By Joy Bailey, PhD Student


As we begin the New Year and approach the end of the semester, we are all probably highly stressed about upcoming final exams, 20-page papers, comps or dissertation defenses for those blessed enough to be at that stage. Embarking on a doctorate program is an onerous task for most, and a major accomplishment when it is done. So, what does it take to reach this coveted goal? Why do some of us make it and some of us do not? How often have you questioned yourself as to whether or not you have chosen the right path? I certainly remember sitting with a friend at the end of my first semester and debating whether I should continue. Thankfully, she talked me out of doing so, as I still believe this is one of the most stimulating and worthwhile adventures I have ever taken.


Several months ago, I was registering for classes at the beginning of the first semester of my doctoral program. A professor, also new to the campus, sensed my frustration and consternation and kindly reassured me that it would be just fine, and it was worth embarking on this long road. However, she suggested that I should consider purchasing and reading a book that had helped her through her journey.
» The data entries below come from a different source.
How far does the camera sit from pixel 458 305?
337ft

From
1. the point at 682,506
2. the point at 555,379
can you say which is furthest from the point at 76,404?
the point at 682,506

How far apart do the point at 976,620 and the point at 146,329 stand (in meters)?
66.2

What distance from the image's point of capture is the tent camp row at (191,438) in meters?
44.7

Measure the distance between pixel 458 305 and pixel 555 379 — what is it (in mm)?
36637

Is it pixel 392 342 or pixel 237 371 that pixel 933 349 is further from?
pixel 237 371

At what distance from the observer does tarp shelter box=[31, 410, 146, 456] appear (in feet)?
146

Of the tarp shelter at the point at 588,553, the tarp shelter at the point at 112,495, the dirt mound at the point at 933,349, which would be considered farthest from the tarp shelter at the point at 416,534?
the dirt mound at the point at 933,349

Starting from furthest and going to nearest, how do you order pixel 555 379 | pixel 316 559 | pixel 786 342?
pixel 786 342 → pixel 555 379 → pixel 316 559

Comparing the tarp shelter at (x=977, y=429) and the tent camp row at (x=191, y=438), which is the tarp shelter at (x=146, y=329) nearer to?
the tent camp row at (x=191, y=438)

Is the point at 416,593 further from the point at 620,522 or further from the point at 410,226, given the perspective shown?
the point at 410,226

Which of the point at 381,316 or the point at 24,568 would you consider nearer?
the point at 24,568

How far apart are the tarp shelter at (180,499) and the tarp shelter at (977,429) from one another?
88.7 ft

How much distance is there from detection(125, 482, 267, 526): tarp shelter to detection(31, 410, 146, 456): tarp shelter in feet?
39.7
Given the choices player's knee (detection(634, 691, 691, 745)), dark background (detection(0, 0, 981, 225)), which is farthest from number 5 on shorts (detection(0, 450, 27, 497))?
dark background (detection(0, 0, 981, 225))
Getting What You Came For by Robert Peters, PhD is an excellent primer for doctoral students. This book discusses every aspect of the process from selecting a college through tossing the mortarboard. It addresses the essentials for success and proposes ideas for managing the sojourn through graduate studies. There are tips for managing yourself, playing politics, selecting a committee, writing your proposal, writing your thesis, and defending your thesis.
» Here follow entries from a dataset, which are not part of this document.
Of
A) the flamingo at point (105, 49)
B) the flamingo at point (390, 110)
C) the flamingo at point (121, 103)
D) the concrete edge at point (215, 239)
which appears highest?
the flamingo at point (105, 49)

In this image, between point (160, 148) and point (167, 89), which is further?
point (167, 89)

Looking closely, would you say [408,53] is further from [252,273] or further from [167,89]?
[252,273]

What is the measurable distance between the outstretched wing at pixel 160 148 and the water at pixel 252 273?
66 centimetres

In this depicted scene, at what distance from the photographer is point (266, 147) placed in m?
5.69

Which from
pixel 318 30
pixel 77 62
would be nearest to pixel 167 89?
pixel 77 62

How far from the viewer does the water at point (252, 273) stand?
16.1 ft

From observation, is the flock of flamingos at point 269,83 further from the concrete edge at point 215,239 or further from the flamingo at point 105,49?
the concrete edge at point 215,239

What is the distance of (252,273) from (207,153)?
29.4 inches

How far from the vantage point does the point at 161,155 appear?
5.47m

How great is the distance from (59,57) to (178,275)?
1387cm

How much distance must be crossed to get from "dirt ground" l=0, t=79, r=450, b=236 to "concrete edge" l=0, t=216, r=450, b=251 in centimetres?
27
Managing stress well is also crucial to the graduate student's success. Peters tells the story of a frustrated Stanford graduate student in mathematics who bludgeoned to death one of his advisers after he was asked to revise his thesis during a thirteen-year pursuit in futility. Hopefully none of us will ever experience that level of frustration and despair. Doctoral studies are stressful, especially when some of us have to raise young children, take care of older or ailing parents, cater to husbands and wives, and contend with demanding bosses at full time jobs. The chapter on stress is especially helpful. Some of the suggestions are intuitively sensible, pragmatic and invaluable; increase human contact, act like we're not depressed, avoid negative thoughts, do not procrastinate and identify and escape from traps. The writer also prescribes developing and nurturing strong relationships with fellow students; that is probably one of the most important ingredients for success. Many may not welcome this thought; however, there is always the option to consider leaving school. I hope that none of us will ever have to do that, but it may not be a bad thing to make the decision to withdraw and embrace mental wholeness rather than succumb to the vicissitudes of academic pressure. This is a great book for graduate students. I would recommend reading it!



Peters, R. L. (1997). Getting what you came for. New York, NY: Farrar, Straus & Giroux.